— Work order —
Your task is to transcribe the entries below exactly, from their first line down to the line containing "Researchers investigated federated", and to stop there.

— Records —
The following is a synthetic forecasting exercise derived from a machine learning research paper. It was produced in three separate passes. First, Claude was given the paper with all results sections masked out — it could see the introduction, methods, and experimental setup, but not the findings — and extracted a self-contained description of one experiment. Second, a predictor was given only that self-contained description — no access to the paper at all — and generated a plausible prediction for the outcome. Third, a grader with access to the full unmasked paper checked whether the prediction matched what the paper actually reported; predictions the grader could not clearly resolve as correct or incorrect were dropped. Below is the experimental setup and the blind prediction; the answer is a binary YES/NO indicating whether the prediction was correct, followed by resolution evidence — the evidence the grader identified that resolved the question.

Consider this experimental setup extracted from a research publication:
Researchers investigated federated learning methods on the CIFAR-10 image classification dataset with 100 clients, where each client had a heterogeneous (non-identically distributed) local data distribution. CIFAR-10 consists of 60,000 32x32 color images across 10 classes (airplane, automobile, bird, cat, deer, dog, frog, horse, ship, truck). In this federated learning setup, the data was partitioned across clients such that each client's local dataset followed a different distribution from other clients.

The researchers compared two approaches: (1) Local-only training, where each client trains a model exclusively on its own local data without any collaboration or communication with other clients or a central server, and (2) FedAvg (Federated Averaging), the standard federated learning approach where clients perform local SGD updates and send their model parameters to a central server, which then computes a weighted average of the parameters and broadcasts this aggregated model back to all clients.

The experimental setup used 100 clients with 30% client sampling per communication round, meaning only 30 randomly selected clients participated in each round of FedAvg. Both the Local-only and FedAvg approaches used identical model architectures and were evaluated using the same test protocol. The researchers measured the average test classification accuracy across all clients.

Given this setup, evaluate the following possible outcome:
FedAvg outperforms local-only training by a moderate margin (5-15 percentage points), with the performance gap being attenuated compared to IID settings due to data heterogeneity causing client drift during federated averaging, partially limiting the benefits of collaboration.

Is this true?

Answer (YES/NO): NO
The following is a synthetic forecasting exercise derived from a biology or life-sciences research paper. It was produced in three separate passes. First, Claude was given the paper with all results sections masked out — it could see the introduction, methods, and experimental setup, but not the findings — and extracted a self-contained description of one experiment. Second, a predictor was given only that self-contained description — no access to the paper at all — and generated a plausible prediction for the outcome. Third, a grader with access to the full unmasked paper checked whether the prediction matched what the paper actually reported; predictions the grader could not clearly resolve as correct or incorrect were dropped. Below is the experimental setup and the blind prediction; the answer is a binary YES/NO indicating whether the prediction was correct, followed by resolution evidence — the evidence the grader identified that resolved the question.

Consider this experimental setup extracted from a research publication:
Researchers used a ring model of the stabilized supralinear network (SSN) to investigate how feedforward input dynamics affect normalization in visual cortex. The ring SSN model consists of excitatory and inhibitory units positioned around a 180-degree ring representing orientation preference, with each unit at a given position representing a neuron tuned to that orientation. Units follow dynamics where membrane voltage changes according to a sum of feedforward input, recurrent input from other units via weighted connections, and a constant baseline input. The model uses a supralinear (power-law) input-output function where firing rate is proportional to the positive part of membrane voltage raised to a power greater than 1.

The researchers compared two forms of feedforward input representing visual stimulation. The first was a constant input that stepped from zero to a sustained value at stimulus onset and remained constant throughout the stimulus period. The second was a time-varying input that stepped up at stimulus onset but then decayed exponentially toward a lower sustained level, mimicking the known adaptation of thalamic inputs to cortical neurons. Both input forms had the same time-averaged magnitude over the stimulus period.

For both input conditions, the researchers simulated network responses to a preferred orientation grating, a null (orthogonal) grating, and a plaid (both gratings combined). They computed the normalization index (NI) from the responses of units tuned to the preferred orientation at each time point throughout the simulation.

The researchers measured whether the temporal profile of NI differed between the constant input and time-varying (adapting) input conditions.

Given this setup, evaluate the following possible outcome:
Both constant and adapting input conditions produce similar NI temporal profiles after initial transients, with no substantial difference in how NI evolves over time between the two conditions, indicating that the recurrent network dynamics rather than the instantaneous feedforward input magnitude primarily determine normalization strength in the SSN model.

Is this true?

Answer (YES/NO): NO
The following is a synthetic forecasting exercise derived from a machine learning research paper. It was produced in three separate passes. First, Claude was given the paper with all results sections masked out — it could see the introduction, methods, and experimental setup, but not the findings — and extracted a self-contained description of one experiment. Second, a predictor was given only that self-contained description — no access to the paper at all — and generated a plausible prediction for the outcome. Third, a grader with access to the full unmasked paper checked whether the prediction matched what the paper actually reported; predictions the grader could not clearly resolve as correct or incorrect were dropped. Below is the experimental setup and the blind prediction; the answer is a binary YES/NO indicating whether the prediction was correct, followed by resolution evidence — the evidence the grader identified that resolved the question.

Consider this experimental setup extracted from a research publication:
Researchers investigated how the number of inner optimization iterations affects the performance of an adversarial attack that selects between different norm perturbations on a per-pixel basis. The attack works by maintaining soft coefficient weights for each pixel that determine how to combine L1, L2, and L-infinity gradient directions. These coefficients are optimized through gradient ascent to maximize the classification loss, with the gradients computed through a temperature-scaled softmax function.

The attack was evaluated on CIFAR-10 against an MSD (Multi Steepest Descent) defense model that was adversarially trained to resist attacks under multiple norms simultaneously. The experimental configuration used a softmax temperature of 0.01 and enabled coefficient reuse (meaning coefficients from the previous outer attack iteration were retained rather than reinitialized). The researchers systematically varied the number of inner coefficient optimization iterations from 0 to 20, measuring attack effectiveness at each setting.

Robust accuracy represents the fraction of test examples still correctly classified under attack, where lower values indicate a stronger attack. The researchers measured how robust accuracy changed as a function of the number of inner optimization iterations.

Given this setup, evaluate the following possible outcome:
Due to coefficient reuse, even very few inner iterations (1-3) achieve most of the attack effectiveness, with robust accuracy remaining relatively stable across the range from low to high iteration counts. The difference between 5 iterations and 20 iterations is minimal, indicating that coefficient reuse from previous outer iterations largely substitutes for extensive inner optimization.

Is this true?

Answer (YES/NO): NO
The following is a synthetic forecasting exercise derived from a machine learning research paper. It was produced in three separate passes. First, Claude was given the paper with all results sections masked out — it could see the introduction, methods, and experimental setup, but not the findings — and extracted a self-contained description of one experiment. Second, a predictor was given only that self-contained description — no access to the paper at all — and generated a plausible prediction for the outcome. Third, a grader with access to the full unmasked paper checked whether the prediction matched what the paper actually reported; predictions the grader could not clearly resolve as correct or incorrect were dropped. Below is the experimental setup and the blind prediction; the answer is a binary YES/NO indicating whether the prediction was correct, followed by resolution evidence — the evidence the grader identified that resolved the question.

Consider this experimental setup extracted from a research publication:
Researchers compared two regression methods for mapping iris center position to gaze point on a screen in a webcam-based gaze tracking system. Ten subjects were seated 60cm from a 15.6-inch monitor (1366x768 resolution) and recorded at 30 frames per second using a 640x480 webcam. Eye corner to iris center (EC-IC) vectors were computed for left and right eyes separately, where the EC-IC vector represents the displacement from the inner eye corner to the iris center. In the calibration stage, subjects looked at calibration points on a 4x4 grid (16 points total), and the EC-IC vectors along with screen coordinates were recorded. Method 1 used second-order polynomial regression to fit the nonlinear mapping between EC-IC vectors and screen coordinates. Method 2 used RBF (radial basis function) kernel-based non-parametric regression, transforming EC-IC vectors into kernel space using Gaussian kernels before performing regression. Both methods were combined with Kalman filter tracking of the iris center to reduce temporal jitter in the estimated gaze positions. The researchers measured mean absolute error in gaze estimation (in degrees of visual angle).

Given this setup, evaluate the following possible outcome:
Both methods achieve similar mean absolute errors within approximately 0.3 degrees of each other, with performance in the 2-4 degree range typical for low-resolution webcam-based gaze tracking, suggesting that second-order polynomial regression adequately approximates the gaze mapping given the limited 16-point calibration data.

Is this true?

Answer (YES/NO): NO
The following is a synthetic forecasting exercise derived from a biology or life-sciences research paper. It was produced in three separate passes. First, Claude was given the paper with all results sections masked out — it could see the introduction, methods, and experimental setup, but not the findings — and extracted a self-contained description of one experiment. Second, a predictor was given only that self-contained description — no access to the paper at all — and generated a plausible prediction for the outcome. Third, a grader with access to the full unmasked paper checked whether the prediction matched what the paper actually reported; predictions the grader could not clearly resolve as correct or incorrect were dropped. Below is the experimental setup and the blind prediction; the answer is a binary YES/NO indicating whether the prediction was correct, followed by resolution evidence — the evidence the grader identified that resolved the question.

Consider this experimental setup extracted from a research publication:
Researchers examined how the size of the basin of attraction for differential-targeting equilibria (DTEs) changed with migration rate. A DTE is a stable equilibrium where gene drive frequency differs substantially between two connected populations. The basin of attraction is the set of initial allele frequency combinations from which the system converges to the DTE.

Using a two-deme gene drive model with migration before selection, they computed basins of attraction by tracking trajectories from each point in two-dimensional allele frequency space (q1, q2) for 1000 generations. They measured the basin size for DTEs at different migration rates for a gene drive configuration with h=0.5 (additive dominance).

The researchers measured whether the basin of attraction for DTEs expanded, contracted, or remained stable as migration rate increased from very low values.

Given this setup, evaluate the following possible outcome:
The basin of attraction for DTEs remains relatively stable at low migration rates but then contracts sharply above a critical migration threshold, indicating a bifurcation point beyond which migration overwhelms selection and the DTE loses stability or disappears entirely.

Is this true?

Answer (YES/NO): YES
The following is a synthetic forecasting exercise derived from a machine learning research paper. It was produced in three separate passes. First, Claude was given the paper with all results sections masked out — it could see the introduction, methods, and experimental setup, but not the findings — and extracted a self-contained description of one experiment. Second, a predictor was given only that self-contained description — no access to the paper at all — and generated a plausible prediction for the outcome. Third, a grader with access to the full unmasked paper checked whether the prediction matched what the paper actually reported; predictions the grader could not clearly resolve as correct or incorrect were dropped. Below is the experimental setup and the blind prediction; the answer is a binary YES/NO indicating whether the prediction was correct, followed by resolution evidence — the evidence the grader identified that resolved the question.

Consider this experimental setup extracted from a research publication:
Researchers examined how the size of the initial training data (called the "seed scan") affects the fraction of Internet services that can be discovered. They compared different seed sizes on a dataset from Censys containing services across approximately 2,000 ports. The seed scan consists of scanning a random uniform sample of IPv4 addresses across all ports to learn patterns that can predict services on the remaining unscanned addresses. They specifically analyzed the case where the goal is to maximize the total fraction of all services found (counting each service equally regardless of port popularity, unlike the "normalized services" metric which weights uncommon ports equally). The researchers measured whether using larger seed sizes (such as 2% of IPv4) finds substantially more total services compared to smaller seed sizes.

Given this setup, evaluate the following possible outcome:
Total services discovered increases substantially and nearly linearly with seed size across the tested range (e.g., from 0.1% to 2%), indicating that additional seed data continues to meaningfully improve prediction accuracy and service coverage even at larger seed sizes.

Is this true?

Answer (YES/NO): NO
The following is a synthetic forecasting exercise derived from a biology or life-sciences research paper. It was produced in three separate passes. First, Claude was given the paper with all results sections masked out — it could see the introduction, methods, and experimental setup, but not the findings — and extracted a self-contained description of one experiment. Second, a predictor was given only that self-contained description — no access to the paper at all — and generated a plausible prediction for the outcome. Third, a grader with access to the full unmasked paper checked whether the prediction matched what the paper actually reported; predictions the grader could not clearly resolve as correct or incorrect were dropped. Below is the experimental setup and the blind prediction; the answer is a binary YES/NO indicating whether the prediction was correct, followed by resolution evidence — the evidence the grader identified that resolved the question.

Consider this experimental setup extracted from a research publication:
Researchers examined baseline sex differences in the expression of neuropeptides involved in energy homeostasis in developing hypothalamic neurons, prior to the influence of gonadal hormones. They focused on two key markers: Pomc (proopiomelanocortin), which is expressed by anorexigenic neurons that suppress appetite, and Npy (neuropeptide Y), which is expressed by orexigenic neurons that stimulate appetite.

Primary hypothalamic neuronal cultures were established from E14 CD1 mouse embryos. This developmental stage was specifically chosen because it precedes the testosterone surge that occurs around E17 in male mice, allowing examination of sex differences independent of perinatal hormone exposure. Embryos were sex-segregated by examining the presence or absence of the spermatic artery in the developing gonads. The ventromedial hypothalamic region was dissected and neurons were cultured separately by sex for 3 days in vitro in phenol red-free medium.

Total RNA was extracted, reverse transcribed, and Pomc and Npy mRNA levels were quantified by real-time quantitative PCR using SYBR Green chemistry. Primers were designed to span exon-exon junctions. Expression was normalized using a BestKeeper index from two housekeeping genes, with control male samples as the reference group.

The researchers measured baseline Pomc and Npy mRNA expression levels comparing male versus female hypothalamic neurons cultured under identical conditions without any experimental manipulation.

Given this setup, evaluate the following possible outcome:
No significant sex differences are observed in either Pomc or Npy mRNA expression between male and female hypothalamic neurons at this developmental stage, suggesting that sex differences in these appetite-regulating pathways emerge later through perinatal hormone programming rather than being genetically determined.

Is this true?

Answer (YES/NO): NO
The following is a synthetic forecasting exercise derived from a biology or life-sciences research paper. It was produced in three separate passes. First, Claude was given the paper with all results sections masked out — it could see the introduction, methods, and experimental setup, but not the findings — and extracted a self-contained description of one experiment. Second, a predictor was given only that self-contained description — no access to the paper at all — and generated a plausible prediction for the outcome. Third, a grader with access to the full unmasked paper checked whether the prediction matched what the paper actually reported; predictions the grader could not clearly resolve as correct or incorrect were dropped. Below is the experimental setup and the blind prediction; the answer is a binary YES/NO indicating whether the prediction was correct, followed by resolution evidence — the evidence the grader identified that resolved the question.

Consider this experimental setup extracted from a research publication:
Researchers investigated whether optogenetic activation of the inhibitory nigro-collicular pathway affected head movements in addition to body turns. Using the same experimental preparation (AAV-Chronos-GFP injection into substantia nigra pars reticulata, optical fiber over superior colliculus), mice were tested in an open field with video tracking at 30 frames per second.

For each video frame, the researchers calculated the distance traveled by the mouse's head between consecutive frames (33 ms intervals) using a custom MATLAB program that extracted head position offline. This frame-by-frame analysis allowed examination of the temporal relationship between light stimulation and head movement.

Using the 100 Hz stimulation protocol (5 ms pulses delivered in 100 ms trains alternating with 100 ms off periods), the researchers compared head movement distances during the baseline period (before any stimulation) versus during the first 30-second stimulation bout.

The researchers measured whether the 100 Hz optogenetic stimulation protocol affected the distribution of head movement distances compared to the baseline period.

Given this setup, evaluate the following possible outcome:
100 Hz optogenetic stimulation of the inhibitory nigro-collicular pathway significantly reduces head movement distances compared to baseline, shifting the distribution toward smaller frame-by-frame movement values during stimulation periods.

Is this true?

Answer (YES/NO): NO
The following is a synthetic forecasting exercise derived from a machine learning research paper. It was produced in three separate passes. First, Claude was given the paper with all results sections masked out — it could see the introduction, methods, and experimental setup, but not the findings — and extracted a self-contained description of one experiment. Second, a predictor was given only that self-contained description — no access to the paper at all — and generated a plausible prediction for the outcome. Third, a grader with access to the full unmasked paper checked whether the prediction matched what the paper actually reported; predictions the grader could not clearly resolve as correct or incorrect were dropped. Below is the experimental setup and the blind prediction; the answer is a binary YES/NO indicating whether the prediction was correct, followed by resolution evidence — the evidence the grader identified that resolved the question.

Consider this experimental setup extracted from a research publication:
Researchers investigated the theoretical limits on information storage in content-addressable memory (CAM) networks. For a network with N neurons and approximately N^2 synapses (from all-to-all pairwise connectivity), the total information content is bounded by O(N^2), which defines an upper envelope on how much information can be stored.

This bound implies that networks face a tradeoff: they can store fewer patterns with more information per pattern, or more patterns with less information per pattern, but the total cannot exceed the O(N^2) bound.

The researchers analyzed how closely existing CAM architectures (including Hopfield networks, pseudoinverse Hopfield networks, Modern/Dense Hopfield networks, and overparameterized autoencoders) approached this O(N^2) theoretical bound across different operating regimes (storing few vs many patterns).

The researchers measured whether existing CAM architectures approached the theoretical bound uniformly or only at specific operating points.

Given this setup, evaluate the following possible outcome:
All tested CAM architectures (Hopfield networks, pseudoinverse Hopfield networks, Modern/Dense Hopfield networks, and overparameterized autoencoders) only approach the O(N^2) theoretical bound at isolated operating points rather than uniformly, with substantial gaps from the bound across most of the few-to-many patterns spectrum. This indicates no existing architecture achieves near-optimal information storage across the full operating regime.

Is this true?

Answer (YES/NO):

— Exercise result —
The following is a synthetic forecasting exercise derived from a machine learning research paper. It was produced in three separate passes. First, Claude was given the paper with all results sections masked out — it could see the introduction, methods, and experimental setup, but not the findings — and extracted a self-contained description of one experiment. Second, a predictor was given only that self-contained description — no access to the paper at all — and generated a plausible prediction for the outcome. Third, a grader with access to the full unmasked paper checked whether the prediction matched what the paper actually reported; predictions the grader could not clearly resolve as correct or incorrect were dropped. Below is the experimental setup and the blind prediction; the answer is a binary YES/NO indicating whether the prediction was correct, followed by resolution evidence — the evidence the grader identified that resolved the question.

Consider this experimental setup extracted from a research publication:
Researchers investigated federated learning methods on the CIFAR-10 image classification dataset with 100 clients, where each client had a heterogeneous (non-identically distributed) local data distribution. CIFAR-10 consists of 60,000 32x32 color images across 10 classes (airplane, automobile, bird, cat, deer, dog, frog, horse, ship, truck). In this federated learning setup, the data was partitioned across clients such that each client's local dataset followed a different distribution from other clients.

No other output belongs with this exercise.